• **YOUR OBJECTIVE**
Which lines in the entries below contain the string "States"? Show each of them in full.

[Stored data]
'''
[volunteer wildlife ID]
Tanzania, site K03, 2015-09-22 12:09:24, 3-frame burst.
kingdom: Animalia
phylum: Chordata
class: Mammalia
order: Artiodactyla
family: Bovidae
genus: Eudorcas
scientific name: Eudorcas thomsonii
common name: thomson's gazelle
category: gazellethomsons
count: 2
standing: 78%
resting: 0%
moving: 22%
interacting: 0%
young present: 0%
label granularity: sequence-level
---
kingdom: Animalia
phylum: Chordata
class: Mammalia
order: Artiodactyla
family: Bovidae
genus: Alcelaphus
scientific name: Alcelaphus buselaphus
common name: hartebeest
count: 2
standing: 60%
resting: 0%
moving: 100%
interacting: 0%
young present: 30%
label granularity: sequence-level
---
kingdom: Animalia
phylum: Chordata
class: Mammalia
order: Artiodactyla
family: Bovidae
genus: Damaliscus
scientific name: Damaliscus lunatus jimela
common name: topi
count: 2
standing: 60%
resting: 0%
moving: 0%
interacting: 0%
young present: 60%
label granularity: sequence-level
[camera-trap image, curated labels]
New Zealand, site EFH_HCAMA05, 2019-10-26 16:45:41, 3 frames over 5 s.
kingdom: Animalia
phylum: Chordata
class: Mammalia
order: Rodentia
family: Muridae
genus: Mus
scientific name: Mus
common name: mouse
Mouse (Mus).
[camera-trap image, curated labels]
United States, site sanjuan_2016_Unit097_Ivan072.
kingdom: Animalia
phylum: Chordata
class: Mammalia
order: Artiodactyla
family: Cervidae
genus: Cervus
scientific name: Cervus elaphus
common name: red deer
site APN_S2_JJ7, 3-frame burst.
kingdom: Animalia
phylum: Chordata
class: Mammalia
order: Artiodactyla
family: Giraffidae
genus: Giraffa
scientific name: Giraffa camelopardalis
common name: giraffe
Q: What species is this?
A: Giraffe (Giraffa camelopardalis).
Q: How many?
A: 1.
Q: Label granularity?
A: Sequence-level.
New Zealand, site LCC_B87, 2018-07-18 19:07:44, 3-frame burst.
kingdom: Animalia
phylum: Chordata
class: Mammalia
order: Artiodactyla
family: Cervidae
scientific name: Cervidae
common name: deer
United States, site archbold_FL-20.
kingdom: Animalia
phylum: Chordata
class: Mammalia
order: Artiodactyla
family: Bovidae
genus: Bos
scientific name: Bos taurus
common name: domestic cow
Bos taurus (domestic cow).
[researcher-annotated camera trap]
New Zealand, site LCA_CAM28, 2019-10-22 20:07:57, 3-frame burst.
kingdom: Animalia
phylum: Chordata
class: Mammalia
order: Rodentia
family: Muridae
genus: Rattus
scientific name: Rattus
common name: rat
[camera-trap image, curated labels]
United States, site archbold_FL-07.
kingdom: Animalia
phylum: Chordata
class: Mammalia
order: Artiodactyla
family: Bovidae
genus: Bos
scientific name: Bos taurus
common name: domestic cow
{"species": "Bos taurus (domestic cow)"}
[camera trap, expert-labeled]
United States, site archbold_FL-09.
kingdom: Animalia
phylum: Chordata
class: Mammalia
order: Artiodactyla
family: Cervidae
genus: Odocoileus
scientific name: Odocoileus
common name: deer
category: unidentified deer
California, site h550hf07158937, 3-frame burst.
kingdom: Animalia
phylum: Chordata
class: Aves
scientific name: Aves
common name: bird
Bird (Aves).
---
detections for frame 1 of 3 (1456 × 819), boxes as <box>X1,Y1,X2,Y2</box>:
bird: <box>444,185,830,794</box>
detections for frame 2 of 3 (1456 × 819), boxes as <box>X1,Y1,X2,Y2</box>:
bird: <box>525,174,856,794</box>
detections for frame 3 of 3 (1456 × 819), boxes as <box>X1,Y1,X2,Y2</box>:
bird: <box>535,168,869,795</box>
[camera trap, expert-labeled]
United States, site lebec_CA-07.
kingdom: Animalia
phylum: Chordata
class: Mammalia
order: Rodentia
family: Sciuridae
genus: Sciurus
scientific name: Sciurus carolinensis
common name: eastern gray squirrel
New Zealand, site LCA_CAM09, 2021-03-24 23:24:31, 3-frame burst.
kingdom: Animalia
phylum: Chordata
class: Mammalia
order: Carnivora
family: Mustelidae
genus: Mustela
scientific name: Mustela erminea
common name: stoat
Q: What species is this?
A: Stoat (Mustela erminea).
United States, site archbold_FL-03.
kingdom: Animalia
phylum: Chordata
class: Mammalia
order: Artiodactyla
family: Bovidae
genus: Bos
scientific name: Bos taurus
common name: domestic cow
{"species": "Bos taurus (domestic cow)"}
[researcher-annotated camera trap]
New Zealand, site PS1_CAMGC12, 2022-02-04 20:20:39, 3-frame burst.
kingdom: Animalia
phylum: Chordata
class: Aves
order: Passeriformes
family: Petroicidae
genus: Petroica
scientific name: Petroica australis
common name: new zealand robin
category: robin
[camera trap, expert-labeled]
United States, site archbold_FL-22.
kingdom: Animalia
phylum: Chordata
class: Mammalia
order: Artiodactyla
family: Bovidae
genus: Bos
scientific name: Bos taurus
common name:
'''
• **RESULT FOR THIS EXERCISE**
United States, site sanjuan_2016_Unit097_Ivan072.
United States, site archbold_FL-20.
United States, site archbold_FL-07.
United States, site archbold_FL-09.
United States, site lebec_CA-07.
United States, site archbold_FL-03.
United States, site archbold_FL-22.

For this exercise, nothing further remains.